== Segment start ==
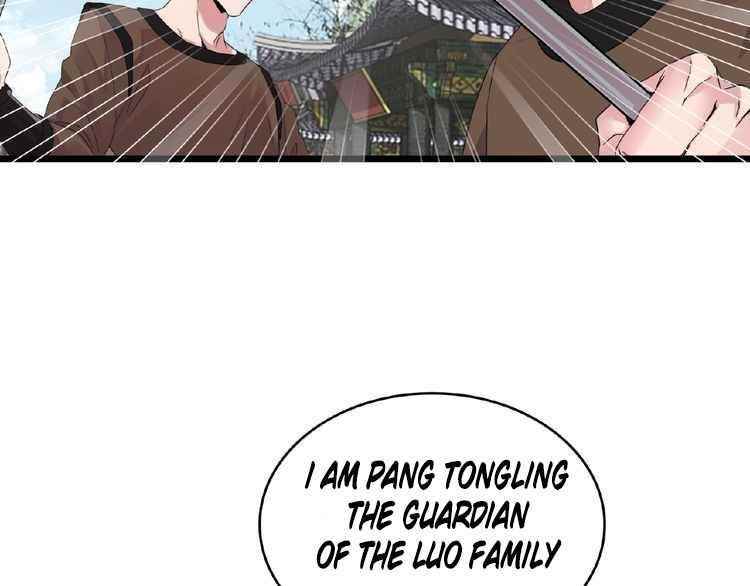 Magic Emperor Chapter 7 - Page 105 in English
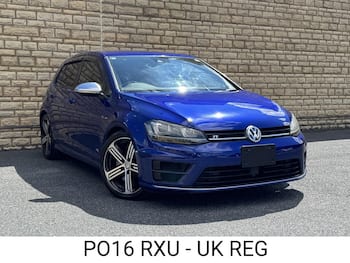 Used Volkswagen Golf 2016 for sale - 79678288: Photo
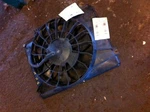 02-05 Kia Sedona Radiator Fan Motor Assembly Condenser. Fixed Price $102.60.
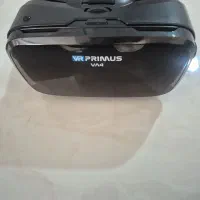 دستگاه واقعیت مجازی VR.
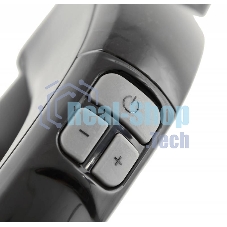 Пылесос Samsung VCC885HH3P красный, 430/2200 Вт, уборка сухая, пылесборник контейнер 2 л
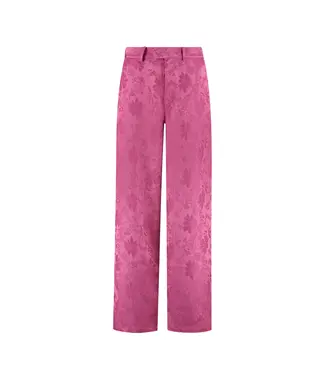 Studio Amaya Pants Anna fuchsia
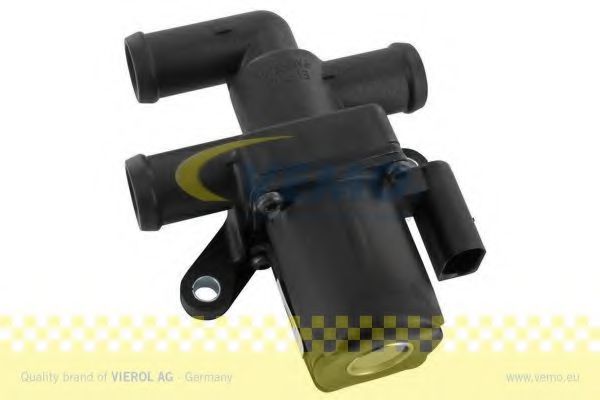 V15-77-0010 Supapa control, agent frigorific VEMO 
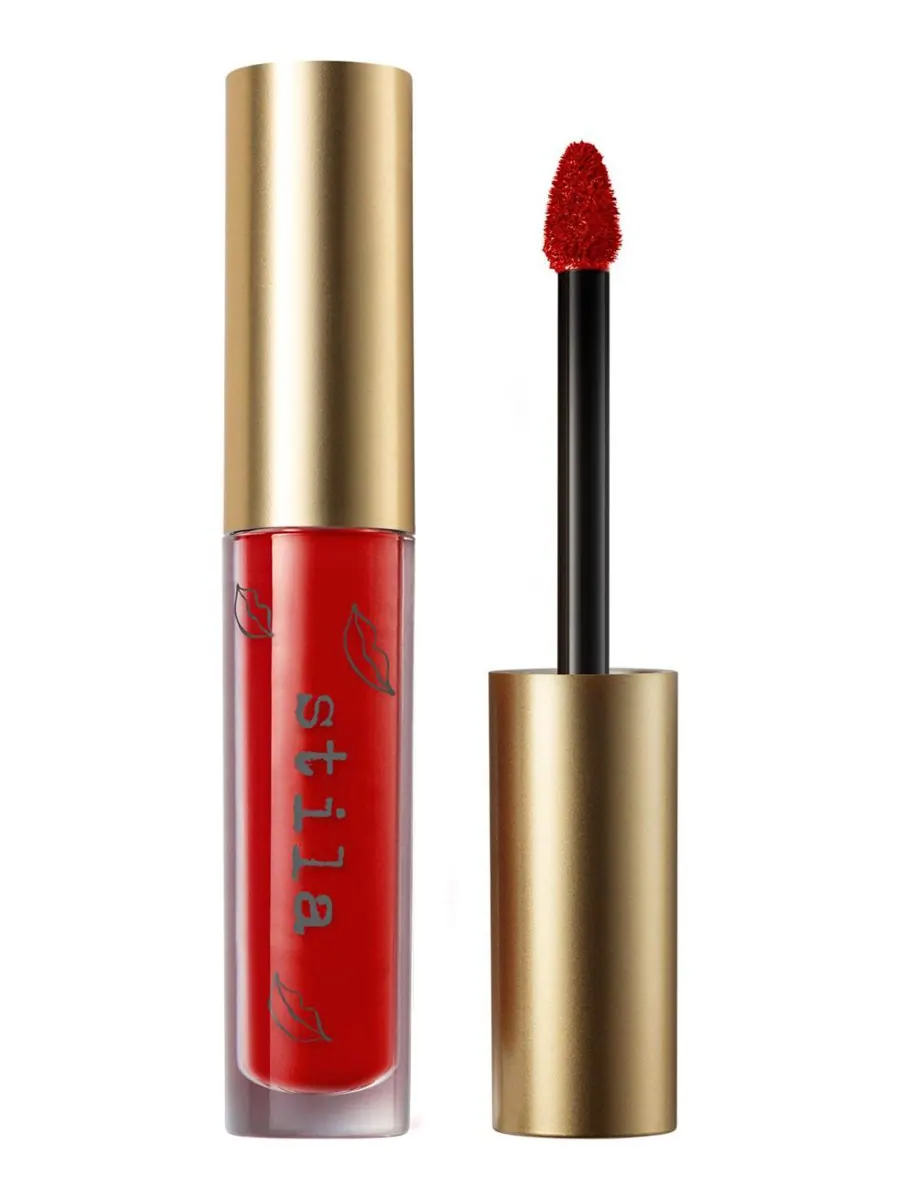 Жидкая помада Stay All Day в дорожном формате Stila, цвет beso — изображение 1 из 7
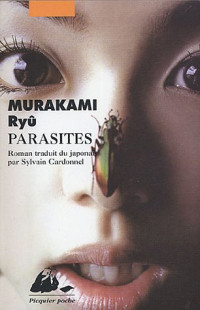 Ryû Murakami — Parasites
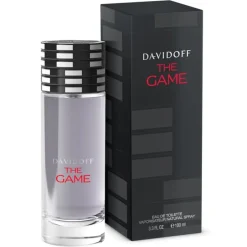 Davidoff The Game Eau de Toilette Spray von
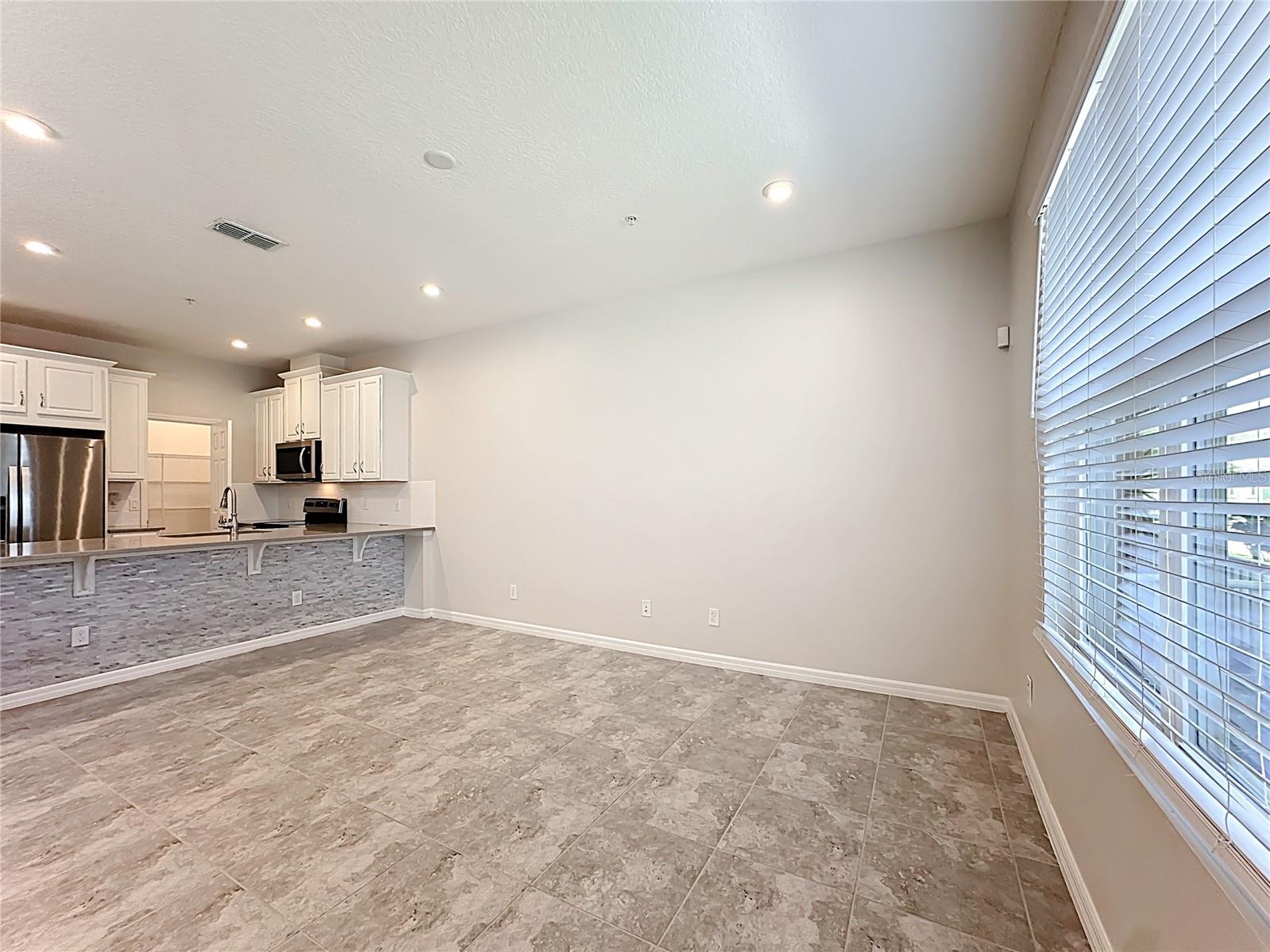 RANDAL WALK - Residential Lease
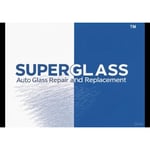 Hudson Valley Superglass Logo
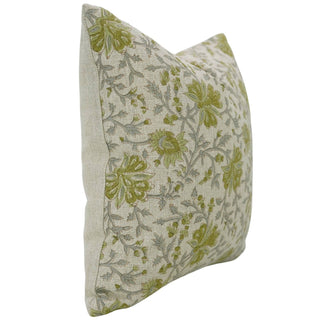 Neerabel Print Pillow 22x22"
== Segment end ==
Task requirements: Rewrite the rows above with "for sale" changed to "for rent" and everything else unchanged. Give only the text of each row, without the pictures.

Reply:
 Magic Emperor Chapter 7 - Page 105 in English
 Used Volkswagen Golf 2016 for rent - 79678288: Photo
 02-05 Kia Sedona Radiator Fan Motor Assembly Condenser. Fixed Price $102.60.
 دستگاه واقعیت مجازی VR.
 Пылесос Samsung VCC885HH3P красный, 430/2200 Вт, уборка сухая, пылесборник контейнер 2 л
 Studio Amaya Pants Anna fuchsia
 V15-77-0010 Supapa control, agent frigorific VEMO 
 Жидкая помада Stay All Day в дорожном формате Stila, цвет beso — изображение 1 из 7
 Ryû Murakami — Parasites
 Davidoff The Game Eau de Toilette Spray von
 RANDAL WALK - Residential Lease
 Hudson Valley Superglass Logo
 Neerabel Print Pillow 22x22"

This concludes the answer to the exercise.